- _O QUE FAZER_
A. Diga se cada afirmação abaixo está de acordo com o texto sobre as articulações de Janja. Responda sim ou não e cite as palavras do texto que decidem. (i) Janja espera ter o apoio de Claudia Sheinbaum na frente contra o feminicídio. (ii) Lula conversou com a presidente do México sobre o assunto na última sexta-feira. (iii) Brigitte Macron é a presidente da França.
B. Liste todas as mulheres citadas pelo nome no texto sobre as articulações de Janja.

- _TEXTO DO DOCUMENTO_
● ● ● ●
Além do plano de se tornar uma voz ativa na campanha à reeleição do presidente Luiz Inácio Lula das Silva, a primeira-dama Janja da Silva quer liderar duas articulações internacionais envolvendo lideranças femininas. A primeira é um “levante” internacional contra o feminicídio, no qual a primeira-dama espera contar com o apoio da presidente do México, Claudia Sheinbaum. A outra frente deve focar na discussão sobre os riscos que as redes sociais representam, na visão dela, para crianças e adolescentes. Nessa segunda frente, Janja pretende ter como aliada Brigitte Macron, mulher do presidente da França, Emmanuel Macron. 

A articulação contra o feminicídio foi tema de uma conversa de Lula com a presidente do México na última quinta-feira, 13. De acordo com interlocutores do Planalto, a ideia é promover uma campanha internacional de conscientização contando com o engajamento de mulheres que exercem cargos importantes e que se destacam na política. Como o Brasil, o México também tem índices alarmantes de violência contra as mulheres.

De acordo com o governo brasileiro, a proposta de fazer uma articulação contra o feminicídio foi bem recebida pela presidente mexicana. Janja já vem trabalhando o tema internamente, com o programa Pacto Nacional Brasil Contra o Feminicídio. No ano passado, ela participou do “Levante Mulheres Vivas” em que defendeu mudanças no Código Penal para que agressores não sejam soltos rapidamente após cometerem crimes graves contra mulheres.
● ● ● ●
- _TRECHOS DOS DADOS_
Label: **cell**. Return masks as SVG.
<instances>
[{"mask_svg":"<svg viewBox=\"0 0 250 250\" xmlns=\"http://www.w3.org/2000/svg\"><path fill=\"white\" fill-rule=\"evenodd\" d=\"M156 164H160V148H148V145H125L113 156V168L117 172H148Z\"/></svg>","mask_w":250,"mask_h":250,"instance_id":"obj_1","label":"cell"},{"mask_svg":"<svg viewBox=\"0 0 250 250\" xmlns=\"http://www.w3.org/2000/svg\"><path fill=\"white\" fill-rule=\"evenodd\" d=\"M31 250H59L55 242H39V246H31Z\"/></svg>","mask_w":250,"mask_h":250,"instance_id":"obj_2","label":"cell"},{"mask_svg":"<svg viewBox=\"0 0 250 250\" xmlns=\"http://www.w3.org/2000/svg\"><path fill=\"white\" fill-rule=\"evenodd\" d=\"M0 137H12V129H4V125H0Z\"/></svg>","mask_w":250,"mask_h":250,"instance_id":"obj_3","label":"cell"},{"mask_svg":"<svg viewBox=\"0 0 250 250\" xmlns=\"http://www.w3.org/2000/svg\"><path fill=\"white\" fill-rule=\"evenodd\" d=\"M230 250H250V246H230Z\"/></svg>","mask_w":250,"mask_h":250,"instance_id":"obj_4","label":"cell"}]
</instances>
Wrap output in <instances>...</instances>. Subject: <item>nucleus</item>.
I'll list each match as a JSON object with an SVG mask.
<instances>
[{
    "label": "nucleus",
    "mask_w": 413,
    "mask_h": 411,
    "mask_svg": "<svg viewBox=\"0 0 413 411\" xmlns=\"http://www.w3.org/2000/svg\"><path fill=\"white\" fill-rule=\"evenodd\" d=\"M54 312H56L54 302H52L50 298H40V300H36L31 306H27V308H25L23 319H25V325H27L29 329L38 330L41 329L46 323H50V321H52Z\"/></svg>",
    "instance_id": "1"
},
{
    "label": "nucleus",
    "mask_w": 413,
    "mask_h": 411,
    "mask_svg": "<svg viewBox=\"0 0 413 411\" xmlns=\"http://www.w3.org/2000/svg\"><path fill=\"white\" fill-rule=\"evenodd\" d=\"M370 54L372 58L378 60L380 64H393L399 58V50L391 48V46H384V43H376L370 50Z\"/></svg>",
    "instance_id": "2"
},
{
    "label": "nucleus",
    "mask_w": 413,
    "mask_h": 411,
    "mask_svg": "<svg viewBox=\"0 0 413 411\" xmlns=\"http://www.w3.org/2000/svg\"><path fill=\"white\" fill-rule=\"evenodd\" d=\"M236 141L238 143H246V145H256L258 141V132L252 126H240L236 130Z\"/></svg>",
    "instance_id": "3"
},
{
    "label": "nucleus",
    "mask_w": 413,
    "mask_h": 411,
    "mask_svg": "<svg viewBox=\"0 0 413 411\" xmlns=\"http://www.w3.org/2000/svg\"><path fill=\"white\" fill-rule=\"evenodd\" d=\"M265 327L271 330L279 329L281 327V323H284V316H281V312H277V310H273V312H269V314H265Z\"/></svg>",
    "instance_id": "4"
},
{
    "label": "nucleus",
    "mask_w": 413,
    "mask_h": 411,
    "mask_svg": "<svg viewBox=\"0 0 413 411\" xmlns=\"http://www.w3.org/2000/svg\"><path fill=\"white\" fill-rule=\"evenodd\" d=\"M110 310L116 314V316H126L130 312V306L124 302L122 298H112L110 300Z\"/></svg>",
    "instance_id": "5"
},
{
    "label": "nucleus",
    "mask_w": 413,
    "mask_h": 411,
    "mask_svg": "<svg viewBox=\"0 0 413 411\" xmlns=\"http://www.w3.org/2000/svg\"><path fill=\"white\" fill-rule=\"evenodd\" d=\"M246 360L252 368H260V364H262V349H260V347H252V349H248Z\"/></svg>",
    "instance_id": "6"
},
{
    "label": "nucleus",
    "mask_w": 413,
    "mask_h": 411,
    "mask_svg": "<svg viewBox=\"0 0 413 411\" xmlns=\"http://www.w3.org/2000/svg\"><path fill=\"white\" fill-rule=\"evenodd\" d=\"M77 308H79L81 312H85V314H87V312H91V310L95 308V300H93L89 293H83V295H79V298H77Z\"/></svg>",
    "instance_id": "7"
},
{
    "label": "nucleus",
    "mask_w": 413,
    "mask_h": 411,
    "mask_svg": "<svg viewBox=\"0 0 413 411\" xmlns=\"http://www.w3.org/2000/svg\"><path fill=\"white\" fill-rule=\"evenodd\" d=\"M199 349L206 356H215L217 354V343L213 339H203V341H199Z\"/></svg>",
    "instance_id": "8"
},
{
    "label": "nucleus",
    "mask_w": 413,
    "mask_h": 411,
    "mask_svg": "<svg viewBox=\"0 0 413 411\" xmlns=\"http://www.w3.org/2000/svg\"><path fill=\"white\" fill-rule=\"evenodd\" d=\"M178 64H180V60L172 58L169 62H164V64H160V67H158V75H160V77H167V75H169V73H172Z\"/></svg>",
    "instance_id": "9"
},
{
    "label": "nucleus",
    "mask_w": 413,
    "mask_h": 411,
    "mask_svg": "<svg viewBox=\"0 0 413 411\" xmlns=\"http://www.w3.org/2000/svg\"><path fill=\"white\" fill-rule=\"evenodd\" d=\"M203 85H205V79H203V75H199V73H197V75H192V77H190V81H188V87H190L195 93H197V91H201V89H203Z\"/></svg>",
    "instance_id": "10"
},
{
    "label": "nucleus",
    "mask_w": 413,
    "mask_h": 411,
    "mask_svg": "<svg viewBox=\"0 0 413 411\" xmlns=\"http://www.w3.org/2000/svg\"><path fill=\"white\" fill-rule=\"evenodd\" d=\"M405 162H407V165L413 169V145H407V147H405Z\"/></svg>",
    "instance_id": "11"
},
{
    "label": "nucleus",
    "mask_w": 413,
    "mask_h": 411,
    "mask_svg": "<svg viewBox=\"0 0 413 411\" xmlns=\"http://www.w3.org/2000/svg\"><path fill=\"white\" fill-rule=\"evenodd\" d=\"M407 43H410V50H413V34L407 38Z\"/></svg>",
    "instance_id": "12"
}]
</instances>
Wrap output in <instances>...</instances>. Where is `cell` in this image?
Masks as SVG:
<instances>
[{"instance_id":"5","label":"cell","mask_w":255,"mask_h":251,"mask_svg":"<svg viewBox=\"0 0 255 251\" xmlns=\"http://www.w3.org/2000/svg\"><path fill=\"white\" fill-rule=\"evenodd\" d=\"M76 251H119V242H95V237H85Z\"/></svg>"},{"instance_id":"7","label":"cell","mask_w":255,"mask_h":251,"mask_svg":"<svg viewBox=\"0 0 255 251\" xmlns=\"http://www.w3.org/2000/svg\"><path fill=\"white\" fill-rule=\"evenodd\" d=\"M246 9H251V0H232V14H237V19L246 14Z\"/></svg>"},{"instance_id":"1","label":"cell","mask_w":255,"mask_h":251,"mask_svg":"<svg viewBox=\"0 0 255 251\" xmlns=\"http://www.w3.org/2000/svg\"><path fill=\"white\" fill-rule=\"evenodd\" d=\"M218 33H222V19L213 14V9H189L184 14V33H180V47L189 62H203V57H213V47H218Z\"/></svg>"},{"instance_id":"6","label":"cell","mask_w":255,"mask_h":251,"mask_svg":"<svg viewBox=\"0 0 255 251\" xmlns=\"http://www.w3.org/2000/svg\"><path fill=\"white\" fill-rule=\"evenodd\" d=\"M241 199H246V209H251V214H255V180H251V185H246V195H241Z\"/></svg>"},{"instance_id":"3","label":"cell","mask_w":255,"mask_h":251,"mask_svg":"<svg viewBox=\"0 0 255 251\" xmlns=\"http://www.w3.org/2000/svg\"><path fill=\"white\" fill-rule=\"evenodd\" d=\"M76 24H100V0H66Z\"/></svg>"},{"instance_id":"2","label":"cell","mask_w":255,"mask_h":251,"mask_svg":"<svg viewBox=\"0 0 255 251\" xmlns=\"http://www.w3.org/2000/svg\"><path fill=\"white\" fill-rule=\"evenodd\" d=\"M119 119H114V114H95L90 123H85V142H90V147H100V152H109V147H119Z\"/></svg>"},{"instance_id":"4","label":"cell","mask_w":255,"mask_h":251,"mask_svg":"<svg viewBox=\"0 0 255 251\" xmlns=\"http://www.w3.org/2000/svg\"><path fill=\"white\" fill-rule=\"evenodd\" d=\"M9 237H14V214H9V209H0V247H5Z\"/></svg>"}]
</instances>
● ● ● ●
- _LISTA DE RESPOSTAS_
A.
(i) Sim: "no qual a primeira-dama espera contar com o apoio da presidente do México, Claudia Sheinbaum".
(ii) Não: "na última quinta-feira, 13".
(iii) Não: "Brigitte Macron, mulher do presidente da França, Emmanuel Macron".

B. Janja da Silva; Claudia Sheinbaum; Brigitte Macron